- [Challenge A]: Can you put the entries, starting at their first line and ending at the line that contains "[589,277,626,327]", into a JSON list of strings, one string per line, with blank lines omitted?

- [Excerpt provided]:
** BEGIN **

It all started back in June this year...Alex asked if I would be a tester for his new product The Flat Kat....

Well after a couple of PM'S I said yes I would be Honored to be a tester....I have followed the progress

of the Flat Kat...with any one going into production there has been a few set back's along the way...as with

some design change's & getting a water jet guy you can work with....Plus Alex is working a full time job...

This is made from G10 Ballistic Grade material I have to say the design is a great one.. Really fits the hand

very well....I know this slingshot took a least 6 months to get to the end for the start of the production run...

Pretty much all hand work with the aide of some power tools....The tubing holes Have to be a royal pain to do

but the look to be silky smooth.....I can not say enough about this slingshot..what a pleasure to shoot...

I did tube is up with amber 2040 my pull weight was 9 1/2 Pounds I am limited to indoor space of 21 feet ..using

a soda pop can for target....7/16 steel ammo blows right thru the can...And 45 cal lead crush's the can together

like a folded clam shell...and it should it this distance....It will be devistating to small game like Rabbits & Squirrels..

Thank you Alex for making a great product....This is a pure winner..OM


----------



## StretchandEat (Nov 11, 2015)

I like the design..I can't wait to try one out.. just can't afford 1 right now


----------



## treefork (Feb 1, 2010)

Looks like a nice one . Good for you OM .


----------



## Chuck Daehler (Mar 17, 2015)

Flat pocketable, skeletonized for max mass conservation, strong as an ox and attractive. What more for this type of frame? Thanks OM for your most appreciated review...coming from an old hand at shooting too.

OM, since you're a chef, and, well, just a good ole Midwest country boy, why not post next year some recipes on a recipe thread you could start..especially for wild meats such as the popular slingshot bag of squirrel and rabbit (and dove/pigeon)?

Although we have no squirrels or decent rabbits here in the Andes (some doves and pigeons which I won't shoot) I could apply the recipies to chicken and cuy (guinea pig which is a delicacy here). A full grown rabbit here is the size of a 2 month old adult USA/UK rabbit.


----------

** END **

- [Given data]:

** BEGIN **

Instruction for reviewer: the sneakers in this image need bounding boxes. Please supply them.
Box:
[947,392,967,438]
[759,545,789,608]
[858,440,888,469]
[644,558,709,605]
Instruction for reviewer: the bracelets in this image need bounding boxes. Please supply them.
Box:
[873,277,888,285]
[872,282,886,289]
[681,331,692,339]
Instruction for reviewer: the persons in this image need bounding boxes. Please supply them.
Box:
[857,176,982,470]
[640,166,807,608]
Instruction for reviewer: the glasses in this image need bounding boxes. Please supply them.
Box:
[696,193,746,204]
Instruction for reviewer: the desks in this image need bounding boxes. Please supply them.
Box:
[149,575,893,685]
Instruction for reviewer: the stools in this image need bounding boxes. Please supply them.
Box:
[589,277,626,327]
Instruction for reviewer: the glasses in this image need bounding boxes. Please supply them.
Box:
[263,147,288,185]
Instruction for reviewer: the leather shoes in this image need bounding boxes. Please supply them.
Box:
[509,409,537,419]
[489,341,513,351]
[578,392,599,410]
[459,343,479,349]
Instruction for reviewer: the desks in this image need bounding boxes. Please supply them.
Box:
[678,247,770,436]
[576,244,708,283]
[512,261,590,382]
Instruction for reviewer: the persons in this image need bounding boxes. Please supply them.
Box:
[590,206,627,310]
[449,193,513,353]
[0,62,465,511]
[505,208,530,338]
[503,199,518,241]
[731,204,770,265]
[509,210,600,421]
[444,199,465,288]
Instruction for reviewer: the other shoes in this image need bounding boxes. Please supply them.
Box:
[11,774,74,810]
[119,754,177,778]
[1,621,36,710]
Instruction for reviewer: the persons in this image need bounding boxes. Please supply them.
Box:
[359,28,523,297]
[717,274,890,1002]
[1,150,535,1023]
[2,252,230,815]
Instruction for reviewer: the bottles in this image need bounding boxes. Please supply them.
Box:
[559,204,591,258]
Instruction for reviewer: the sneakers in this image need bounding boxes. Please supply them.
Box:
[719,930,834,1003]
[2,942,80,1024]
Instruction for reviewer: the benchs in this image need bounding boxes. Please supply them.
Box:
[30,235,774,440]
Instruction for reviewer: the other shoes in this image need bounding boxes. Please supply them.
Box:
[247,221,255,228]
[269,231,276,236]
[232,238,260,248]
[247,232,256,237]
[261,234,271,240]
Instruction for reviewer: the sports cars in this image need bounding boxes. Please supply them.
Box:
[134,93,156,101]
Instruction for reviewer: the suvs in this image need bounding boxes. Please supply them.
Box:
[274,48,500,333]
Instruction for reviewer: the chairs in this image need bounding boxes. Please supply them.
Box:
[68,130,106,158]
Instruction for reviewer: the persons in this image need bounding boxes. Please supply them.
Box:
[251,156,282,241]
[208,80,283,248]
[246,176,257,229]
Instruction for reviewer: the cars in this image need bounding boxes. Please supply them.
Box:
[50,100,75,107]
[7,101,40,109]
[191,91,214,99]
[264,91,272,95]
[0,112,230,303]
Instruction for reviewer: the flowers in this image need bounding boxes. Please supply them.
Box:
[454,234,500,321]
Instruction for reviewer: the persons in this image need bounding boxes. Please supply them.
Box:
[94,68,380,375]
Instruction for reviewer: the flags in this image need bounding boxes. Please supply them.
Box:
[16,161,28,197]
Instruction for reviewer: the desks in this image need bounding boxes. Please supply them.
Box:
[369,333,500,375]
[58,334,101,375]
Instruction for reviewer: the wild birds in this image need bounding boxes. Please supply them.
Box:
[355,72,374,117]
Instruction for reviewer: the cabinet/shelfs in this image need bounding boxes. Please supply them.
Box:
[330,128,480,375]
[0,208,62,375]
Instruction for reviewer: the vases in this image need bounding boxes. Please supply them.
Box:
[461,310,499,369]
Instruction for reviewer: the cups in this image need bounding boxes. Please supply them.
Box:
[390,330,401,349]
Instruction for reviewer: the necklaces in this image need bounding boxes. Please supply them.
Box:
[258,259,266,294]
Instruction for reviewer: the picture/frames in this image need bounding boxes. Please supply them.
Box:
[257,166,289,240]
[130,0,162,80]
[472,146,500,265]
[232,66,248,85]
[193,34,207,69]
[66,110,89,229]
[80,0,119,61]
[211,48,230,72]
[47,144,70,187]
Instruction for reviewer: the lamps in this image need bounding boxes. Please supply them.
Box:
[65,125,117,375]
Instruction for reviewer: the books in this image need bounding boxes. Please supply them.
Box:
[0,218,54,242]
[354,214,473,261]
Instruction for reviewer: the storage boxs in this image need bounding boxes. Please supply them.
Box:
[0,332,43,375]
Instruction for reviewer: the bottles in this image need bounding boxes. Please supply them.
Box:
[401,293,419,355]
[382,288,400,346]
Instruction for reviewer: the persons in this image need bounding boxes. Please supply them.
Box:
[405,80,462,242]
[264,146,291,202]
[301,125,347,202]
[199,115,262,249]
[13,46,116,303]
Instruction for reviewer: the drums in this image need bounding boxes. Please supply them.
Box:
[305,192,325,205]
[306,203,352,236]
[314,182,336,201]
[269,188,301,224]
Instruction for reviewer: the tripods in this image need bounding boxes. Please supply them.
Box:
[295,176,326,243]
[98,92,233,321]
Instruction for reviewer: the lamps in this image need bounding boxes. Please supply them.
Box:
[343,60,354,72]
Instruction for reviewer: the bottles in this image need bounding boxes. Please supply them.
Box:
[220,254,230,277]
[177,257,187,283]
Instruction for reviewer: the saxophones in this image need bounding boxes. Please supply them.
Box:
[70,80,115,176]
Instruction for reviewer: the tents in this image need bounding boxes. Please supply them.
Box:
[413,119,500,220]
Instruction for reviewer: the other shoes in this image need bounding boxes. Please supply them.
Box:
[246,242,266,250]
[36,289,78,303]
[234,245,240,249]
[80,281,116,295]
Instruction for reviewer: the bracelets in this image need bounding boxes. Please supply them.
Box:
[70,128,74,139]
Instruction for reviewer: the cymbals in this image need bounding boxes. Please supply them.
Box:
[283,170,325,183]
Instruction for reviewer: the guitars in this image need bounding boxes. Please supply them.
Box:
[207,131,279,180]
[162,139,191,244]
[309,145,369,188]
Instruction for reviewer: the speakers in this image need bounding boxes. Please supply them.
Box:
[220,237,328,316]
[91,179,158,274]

** END **

- [Challenge B]: Which usernames head the replies in the slingshot review thread?

- [Full output A]:
[
  "Instruction for reviewer: the sneakers in this image need bounding boxes. Please supply them.",
  "Box:",
  "[947,392,967,438]",
  "[759,545,789,608]",
  "[858,440,888,469]",
  "[644,558,709,605]",
  "Instruction for reviewer: the bracelets in this image need bounding boxes. Please supply them.",
  "Box:",
  "[873,277,888,285]",
  "[872,282,886,289]",
  "[681,331,692,339]",
  "Instruction for reviewer: the persons in this image need bounding boxes. Please supply them.",
  "Box:",
  "[857,176,982,470]",
  "[640,166,807,608]",
  "Instruction for reviewer: the glasses in this image need bounding boxes. Please supply them.",
  "Box:",
  "[696,193,746,204]",
  "Instruction for reviewer: the desks in this image need bounding boxes. Please supply them.",
  "Box:",
  "[149,575,893,685]",
  "Instruction for reviewer: the stools in this image need bounding boxes. Please supply them.",
  "Box:",
  "[589,277,626,327]"
]

- [Full output B]: StretchandEat, treefork, Chuck Daehler